加えて宗教も、偽善に関する考え方が影響する領域。宗教団体は、組織の論理でヤバイ橋を渡らざるをえない場面もある。キリスト教団だって異教徒を殺し、征服を重ねてきたが、それは宗教の教えとは別の理屈によるもので、かなりの偽善的判断が重ねられたはずだ。宗教家は、偽善と無縁であるはずがない。立派な宗教家ほど、御自身の偽善には目をつぶってくれよと願っているものと考える。

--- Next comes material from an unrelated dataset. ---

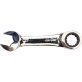  13mm Mini Ratcheting Combination Wrench - DY89311335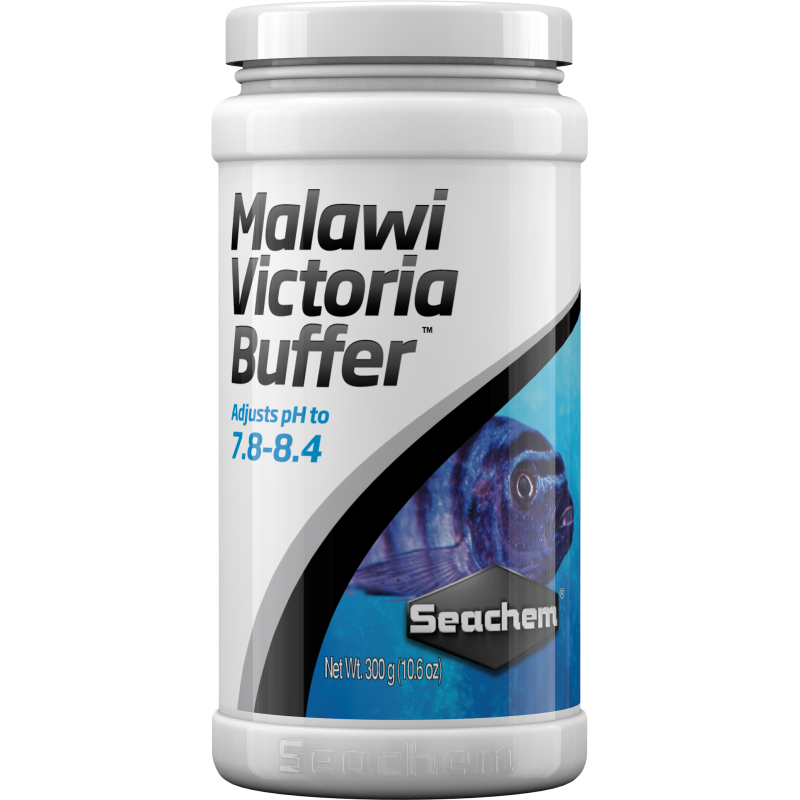 Seachem Malawi/Victoria Puffer 300g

キリスト教、イスラム教の双方に、素晴らしい経典があって、壮大な思想体系が構築されているが、何を偽善と判断し何をそうでないと判断するかには、さほど食い違いはないように思う。微妙な表現の違いがあって、解釈が違ってしまうだけだ。そして、実は宗教本来の対立というより、解釈する双方の宗教家の偽善の隠し合こそが、争いの本体のように感じる。そこに、対立の根深さの理由があるとともに、対立解消の糸口があるのかも知れない。

つまり、宗教宗派同士は何も対立していないことを明示できて、常に宗教家や政治家などの偽善が対立をあおるのだという認識からスタートし、指導者の偽善的見解抜きで意見を調整できれば、あるいは従来とは違った領域で整合できるのではという可能性の話だが、なにしろ激しい宗教、宗派対立の現状を考えると、ひとつの改善策にはなるかも知れない。

あらためて思ったが、偽善の内容を皆が隠すために、偽善の存在の客観的な証明が難しいので、ジョークの題材にはできても、冷静な議論の対象にはなりにくい。常に隠された真の狙いの存在を想定しながら、偽善的会話にもこだわらずに対応しながら(つまり、こちらも偽善と付き合うということになる)、良い方向を探るしかないと思う。

過剰に偽善を取り上げて皮肉ったりする感覚は、できれば避けたほうが身のためだ。偽善とは、付き合うほうが良い。